--- Quoted passage ---

On Jan. 15, the managers of KRCL 90.9 FM, Salt Lake City’s community radio station, dropped a bombshell during a meeting of volunteers who serve as the station’s DJs.

The station started 28 years ago by anti-war protesters, hippies and counterculture activists was now replacing all of its weekday volunteer DJs with three paid radio professionals.

The change, to take place in two months, appears to be part of a plan hatched by managers and directors to turn KRCL into the best music station in Utah. But then, many think it already is the state’s best music station. And the planned changes raise a larger question:

If DJs are paid professionals; if they are told what to play; if programming is the result of consultants, market surveys and focus groups of listeners watched from behind one-way glass—is it still community radio?

“The station as we know it is going away,” says Alison Einerson, a KRCL drive-time volunteer who will soon be off the air. She is “cautiously optimistic” about KRCL’s reshuffle and resigned to some change. “I don’t want to say it was inevitable, but it’s a fact there are very few stations left in the country that exist in the way KRCL exists. It’s become sort of outmoded.”

Still, she says, “I think it’s very sad.”

“The reality was, I was 20 years old, I showed up at a meeting and was accepted into training to be a programmer. Now, I’ve been on air for 15 years. That will never happen again. Now it’s going to be paid professionals and everyone knows how great professionals can be,” Einerson says, launching into her best Top-40 DJ impression.

Imagine KRCL without Renee and Dawn, the Drive-Time Imposters who garnered a City Weekly “Best of” nod last year; Imagine Friday mornings with no Funk Radio, or Thursday’s without Babs De Lay’s Women: The Third Decade, one of the country’s longest-running women’s radio programs. Then get used to it. The station’s daytime volunteers have been told they’ll be phased out by April. They were asked if they wanted to continue until then—provided, of course, they agreed not to say anything against the station on air.

---

■ About this task ■
Could you copy the KRCL passage again, beginning at the words "On Jan. 15, the" and stopping after "still community radio?", with "community radio" replaced by "public radio" each time it occurs?

--- Recorded information ---

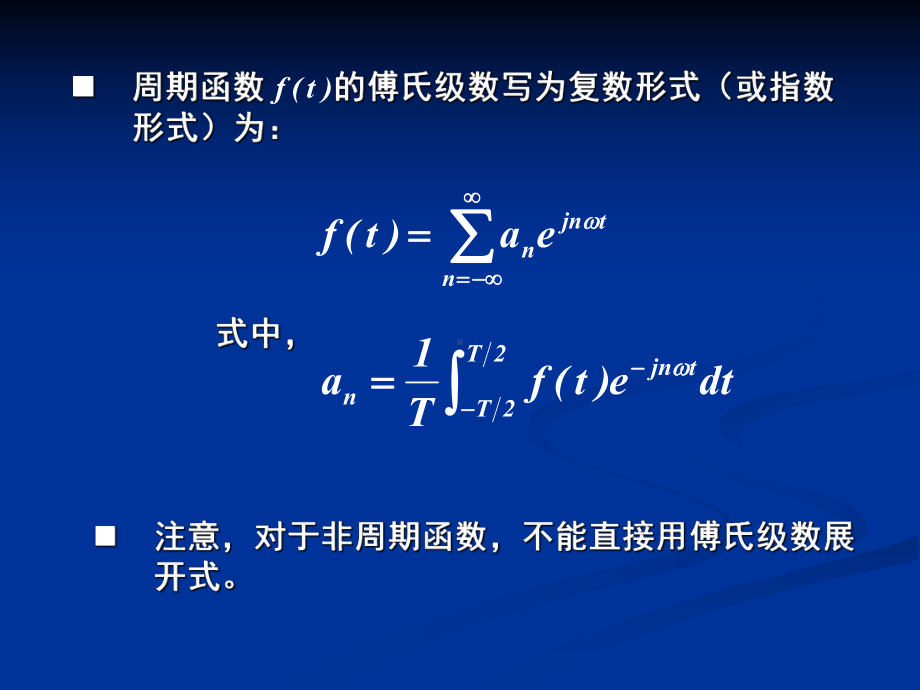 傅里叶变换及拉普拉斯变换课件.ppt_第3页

---
--- Recorded information ---

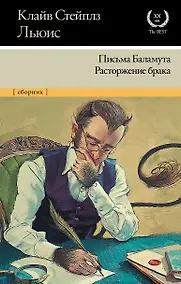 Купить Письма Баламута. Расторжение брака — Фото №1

---

■ Your solution ■
On Jan. 15, the managers of KRCL 90.9 FM, Salt Lake City’s public radio station, dropped a bombshell during a meeting of volunteers who serve as the station’s DJs.

The station started 28 years ago by anti-war protesters, hippies and counterculture activists was now replacing all of its weekday volunteer DJs with three paid radio professionals.

The change, to take place in two months, appears to be part of a plan hatched by managers and directors to turn KRCL into the best music station in Utah. But then, many think it already is the state’s best music station. And the planned changes raise a larger question:

If DJs are paid professionals; if they are told what to play; if programming is the result of consultants, market surveys and focus groups of listeners watched from behind one-way glass—is it still public radio?